§ WORK INSTRUCTION 1: From the statistical methods passage, copy the text between "The null hypothesis" and "assuming equal variances.", inclusive.
§ WORK INSTRUCTION 2: According to the statistical methods passage, which program was used to perform the exact logistic regression?
§ WORK INSTRUCTION 3: List every software program named in the statistical methods passage.

#### QUOTED PASSAGE

The null hypothesis of no association between two binary categorical variables was tested with a Fisher's Exact Test, as implemented in the program StatXact 7.0 (Cytel Software Corporation). Homogeneity of recombination rates over various classifications was also tested with an exact test with StatXact 7.0. An exact logistic regression was performed with the program LogXact 7.0 (Cytel Software Corporation) to investigate the impact of IDU status, multiple infection status, and gene upon recombination.
Differences in proportions were tested with an arcsin, square root transformation corrected for small sample size  as implemented in a Mathematica  program available by request from ART. Comparisons between various groups of participants for viral load and CD4+ cell counts were executed in Excel (Microsoft) using a two-tailed t-test without assuming equal variances.

########
#### MATERIAL PROVIDED

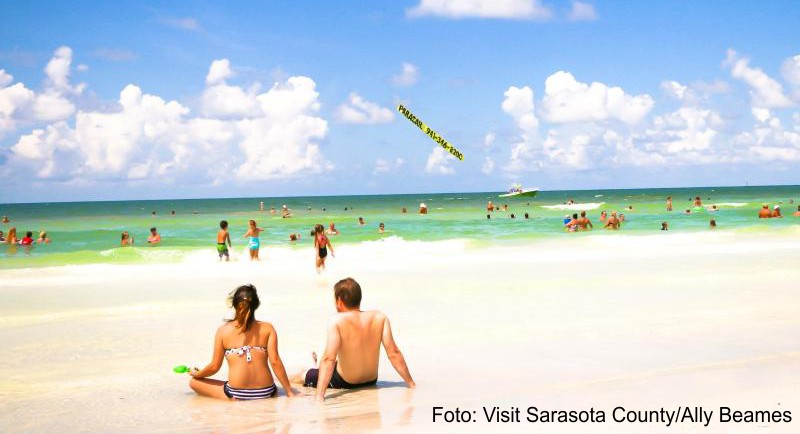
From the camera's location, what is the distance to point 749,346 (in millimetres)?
8773

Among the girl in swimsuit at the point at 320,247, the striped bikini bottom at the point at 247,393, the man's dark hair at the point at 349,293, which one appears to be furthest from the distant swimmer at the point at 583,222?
the striped bikini bottom at the point at 247,393

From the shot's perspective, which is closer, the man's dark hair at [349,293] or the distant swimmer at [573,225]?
the man's dark hair at [349,293]

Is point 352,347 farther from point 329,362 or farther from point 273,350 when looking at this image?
point 273,350

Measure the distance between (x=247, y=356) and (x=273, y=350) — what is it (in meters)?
0.25

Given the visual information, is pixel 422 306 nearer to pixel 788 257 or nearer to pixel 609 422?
pixel 609 422

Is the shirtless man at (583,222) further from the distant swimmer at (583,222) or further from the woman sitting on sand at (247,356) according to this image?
the woman sitting on sand at (247,356)

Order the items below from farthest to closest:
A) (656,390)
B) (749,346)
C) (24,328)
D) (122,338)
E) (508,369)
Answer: (24,328) → (122,338) → (749,346) → (508,369) → (656,390)

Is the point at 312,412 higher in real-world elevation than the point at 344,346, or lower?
lower

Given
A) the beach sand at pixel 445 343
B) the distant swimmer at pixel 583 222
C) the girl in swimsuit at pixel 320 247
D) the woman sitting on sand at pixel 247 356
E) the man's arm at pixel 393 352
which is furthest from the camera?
the distant swimmer at pixel 583 222

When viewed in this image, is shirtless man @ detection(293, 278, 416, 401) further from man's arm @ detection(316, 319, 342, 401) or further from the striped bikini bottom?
the striped bikini bottom

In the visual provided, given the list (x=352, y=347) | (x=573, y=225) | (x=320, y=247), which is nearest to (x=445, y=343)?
(x=352, y=347)

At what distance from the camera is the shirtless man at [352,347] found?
671 cm

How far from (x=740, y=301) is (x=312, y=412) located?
891cm

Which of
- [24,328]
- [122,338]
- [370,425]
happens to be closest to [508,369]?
[370,425]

########

§ EXPECTED OUTPUT 1:
The null hypothesis of no association between two binary categorical variables was tested with a Fisher's Exact Test, as implemented in the program StatXact 7.0 (Cytel Software Corporation). Homogeneity of recombination rates over various classifications was also tested with an exact test with StatXact 7.0. An exact logistic regression was performed with the program LogXact 7.0 (Cytel Software Corporation) to investigate the impact of IDU status, multiple infection status, and gene upon recombination.
Differences in proportions were tested with an arcsin, square root transformation corrected for small sample size  as implemented in a Mathematica  program available by request from ART. Comparisons between various groups of participants for viral load and CD4+ cell counts were executed in Excel (Microsoft) using a two-tailed t-test without assuming equal variances.

§ EXPECTED OUTPUT 2: LogXact 7.0 (Cytel Software Corporation)

§ EXPECTED OUTPUT 3: StatXact 7.0, LogXact 7.0, Mathematica, Excel